The appellant, EJ (Pvt) Ltd, was incorporated on 2 June 1980 and operated in the retail hardware business from various locations in Masvingo and Midlands Provinces. Between 1983 and 1999, it acquired 11 immovable properties for this purpose, including three properties that became the subject of this dispute (two in Masvingo Town acquired in 1983 and 1991, and one in Zvishavane acquired in 1996). In 2002, due to an economic downturn, the appellant disinvested from the retail hardware business and leased out its commercial properties to various tenants, transitioning to a commercial property renting business. The appellant disposed of the three properties in question: the first Masvingo property was sold to CI (Pvt) Ltd on 4 May 2012 for US$1,045,000; the second Masvingo property was sold to a faith-based organization on 7 December 2011 for US$168,500; and the Zvishavane property was sold to CENI (Pvt) Ltd on 21 January 2013 for US$280,000. All sales were subject to existing lease agreements. The appellant treated the payments as capital and paid Capital Gains Tax (CGT). ZIMRA issued CGT clearance certificates and tax clearance certificates (ITF 263) in 2013, 2014, and 2015. However, ZIMRA conducted a tax compliance audit from 17 June 2014 and subsequently issued VAT assessments with 100% penalty and interest on 3 June 2015, arguing that the dispositions were made in the course of or furtherance of the appellant's trade and were therefore subject to VAT.

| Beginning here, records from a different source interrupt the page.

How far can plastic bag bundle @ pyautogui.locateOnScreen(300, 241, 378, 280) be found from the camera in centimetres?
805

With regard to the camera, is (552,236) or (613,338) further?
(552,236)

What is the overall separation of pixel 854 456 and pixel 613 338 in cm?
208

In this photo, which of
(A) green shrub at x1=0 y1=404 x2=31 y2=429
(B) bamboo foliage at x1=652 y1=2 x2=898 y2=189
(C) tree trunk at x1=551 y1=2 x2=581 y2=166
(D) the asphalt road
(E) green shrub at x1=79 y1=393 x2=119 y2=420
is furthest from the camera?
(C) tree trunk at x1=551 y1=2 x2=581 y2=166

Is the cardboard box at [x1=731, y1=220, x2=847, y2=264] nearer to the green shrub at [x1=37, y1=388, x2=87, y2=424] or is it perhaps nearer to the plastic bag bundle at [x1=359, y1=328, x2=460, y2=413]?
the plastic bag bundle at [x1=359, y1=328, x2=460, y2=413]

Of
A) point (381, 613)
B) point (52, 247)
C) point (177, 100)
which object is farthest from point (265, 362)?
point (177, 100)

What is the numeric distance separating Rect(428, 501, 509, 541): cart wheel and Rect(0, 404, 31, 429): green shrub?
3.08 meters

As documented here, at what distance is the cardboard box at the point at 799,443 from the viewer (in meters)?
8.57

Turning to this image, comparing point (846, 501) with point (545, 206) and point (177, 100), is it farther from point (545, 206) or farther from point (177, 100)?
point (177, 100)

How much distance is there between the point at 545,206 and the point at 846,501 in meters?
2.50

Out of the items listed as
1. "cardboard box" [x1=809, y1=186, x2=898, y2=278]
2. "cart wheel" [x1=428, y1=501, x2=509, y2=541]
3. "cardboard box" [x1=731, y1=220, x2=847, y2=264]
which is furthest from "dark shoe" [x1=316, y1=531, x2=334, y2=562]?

1. The appeal against the principal VAT assessments and interest imposed thereon in respect of each of the three immovable properties was dismissed. 2. The assessments issued by the Commissioner in respect of the disposition of the three immovable properties were set aside. 3. The Commissioner was directed to issue amended VAT assessments in respect of each of the three immovable properties discharging the penalties in full. 4. Each party to bear its own costs.
1. Both VAT and CGT are conterminous fiscal charges that can apply to the disposition of immovable property, provided the disposition is done in the course of or in furtherance of any trade carried on by the seller at the time of disposition. 2. The definition of 'trade' in section 2 of the VAT Act is all-embracing and includes activities carried on continuously or regularly, whether or not for profit. 3. Proviso I to the definition of 'trade' in section 2 deems anything done in connection with the termination of any trade or activity to be done in the course or furtherance of that trade or activity. Therefore, dispositions connected to the termination of renting out particular properties fall within the ambit of trade. 4. Section 7(14)(a) of the VAT Act deems the supply by a registered operator of goods acquired for use in making taxable supplies to be made wholly in the course or furtherance of trade. This applies to fixed property acquired for use in business activities that constitute taxable supplies. 5. CGT is borne by the seller while VAT is borne by the purchaser (with the seller acting as statutory collector), so no prejudice results from the contemporaneous application of both taxes. 6. The seller has a duty to calculate and levy VAT on each supply of goods and acts as an involuntary statutory collector tasked with collecting and remitting VAT to the tax authority.
The court observed that for zero-rating under section 10(1)(e) to apply, the supply must be made to a registered operator and both parties must agree in writing that the trade or part thereof is being disposed of as a going concern. The mere assumption of an existing lease agreement on notice to vacate cannot be equated to the purchase of a rental business. The court also noted that to discharge the onus of showing that dispositions were not done in the course of or furtherance of trade, a taxpayer should disclose the reasons behind the dispositions and the application to which the proceeds were put. The court commented that the novelty of the legal issue and the uncertainty among ZIMRA's own investigators at the Masvingo office as to whether VAT and CGT could be levied against the same transaction supported the full waiver of penalties. The court observed that the appellant's cooperation with ZIMRA during investigations and the absence of any intention to avoid tax payment, acting instead in ignorance of the correct legal position, justified the exercise of judicial discretion to waive penalties in full.
This case establishes important principles in Zimbabwean tax law regarding the relationship between Value Added Tax (VAT) and Capital Gains Tax (CGT). It clarifies that both VAT and CGT can apply conterminously to the same transaction involving the disposal of immovable property, provided the disposal is made in the course of or furtherance of the taxpayer's trade. The case provides authoritative interpretation of the broad definition of 'trade' under section 2 of the VAT Act and the deeming provisions in sections 7(6) and 7(14) regarding what constitutes supplies made in the course or furtherance of trade. It establishes that a taxpayer who transitions from one business (retail hardware) to another (property renting) and then disposes of capital assets used in the rental business is making supplies in the course or furtherance of trade, even if the taxpayer is not in the business of trading in property. The case also demonstrates the application of judicial discretion in waiving penalties where a taxpayer acts in ignorance of the law rather than with intent to evade tax, particularly where the legal position is novel and the taxpayer has cooperated fully with tax authorities.